In disparte ogni altro rilievo (non pare vengano in questione vizi di evidente travisamento del fatto o di manifesta illogicità delle valutazioni, che soli renderebbero sindacabile in sede giurisdizionale la discrezionalità tecnica della stazione appaltante), lo stesso R.T.I. che appella (v. pag. 4 della memoria di replica) finisce per convenire con il primo giudice che il motivo attiene a profili dedotti non con il ricorso originario (strutturato sulla contrapposizione fra la valutazione della commissione tecnica e quella dell’amministratore delegato), ma con la consulenza tecnica di parte, depositata successivamente, e dunque inammissibili.

5. Dalle considerazioni che precedono, discende che – senza che sia necessario disporre nuova verificazione o consulenza tecnica – l’appello è infondato e va perciò respinto, con conferma della sentenza di primo grado.

Le questioni appena vagliate esauriscono la vicenda sottoposta alla Sezione, essendo stati toccati tutti gli aspetti rilevanti a norma dell’art. 112 c.p.c., in aderenza al principio sostanziale di corrispondenza tra il chiesto e pronunciato (come chiarito dalla giurisprudenza costante: ex plurimis, per le affermazioni più risalenti, Cass. civ., sez.
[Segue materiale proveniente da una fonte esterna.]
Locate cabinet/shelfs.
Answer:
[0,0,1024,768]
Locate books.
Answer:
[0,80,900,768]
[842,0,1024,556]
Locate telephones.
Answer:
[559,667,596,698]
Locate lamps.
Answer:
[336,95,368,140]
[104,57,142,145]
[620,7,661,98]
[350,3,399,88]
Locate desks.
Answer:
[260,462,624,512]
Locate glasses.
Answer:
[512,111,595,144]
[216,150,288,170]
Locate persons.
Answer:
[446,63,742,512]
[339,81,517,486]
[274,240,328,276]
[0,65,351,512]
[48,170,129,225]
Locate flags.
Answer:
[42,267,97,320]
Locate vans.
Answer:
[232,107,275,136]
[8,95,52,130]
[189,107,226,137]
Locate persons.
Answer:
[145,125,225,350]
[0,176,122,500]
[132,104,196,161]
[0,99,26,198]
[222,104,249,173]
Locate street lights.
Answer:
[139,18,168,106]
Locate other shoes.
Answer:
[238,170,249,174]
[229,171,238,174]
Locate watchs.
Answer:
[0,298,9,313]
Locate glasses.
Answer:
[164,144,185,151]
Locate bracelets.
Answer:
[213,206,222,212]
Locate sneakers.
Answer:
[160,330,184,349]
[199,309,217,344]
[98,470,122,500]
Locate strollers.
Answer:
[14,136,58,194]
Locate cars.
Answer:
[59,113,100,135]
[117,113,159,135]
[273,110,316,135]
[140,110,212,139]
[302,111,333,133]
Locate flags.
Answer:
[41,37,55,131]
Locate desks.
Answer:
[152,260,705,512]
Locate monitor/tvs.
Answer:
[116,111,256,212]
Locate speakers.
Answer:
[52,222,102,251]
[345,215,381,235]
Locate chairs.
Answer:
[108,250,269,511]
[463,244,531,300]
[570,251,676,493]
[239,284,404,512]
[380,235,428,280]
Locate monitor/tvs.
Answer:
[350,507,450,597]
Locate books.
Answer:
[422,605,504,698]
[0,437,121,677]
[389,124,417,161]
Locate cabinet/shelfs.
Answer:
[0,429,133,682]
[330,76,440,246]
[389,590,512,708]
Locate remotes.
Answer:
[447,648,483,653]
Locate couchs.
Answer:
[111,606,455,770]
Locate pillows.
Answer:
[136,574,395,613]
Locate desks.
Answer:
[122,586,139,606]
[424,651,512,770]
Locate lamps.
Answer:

II, 22 marzo 1995, n. 3260, e, per quelle più recenti, Cass. civ., sez. V, 16 maggio 2012, n. 7663). Gli argomenti di doglianza non espressamente esaminati sono stati dal Collegio ritenuti non rilevanti ai fini della decisione e comunque inidonei a condurre a una conclusione di segno diverso.

Considerata la complessità della questione, le spese di giudizio possono essere compensate fra le parti.

P.Q.M.

Il Consiglio di Stato in sede giurisdizionale – Sezione Quarta – definitivamente pronunciando sull’appello, come in epigrafe proposto, lo respinge e, per l’effetto, conferma la sentenza impugnata.

Compensa fra le parti le spese di giudizio.

Ordina che la presente sentenza sia eseguita dall’autorità amministrativa.

Così deciso in Roma nella camera di consiglio del giorno 9 giugno 2015 con l’intervento dei magistrati:

Paolo Numerico – Presidente

Nicola Russo – Consigliere

Andrea Migliozzi – Consigliere

Silvestro Maria Russo – Consigliere

Giuseppe Castiglia – Consigliere, Estensore

Depositata in Segreteria il 23 giugno 2015.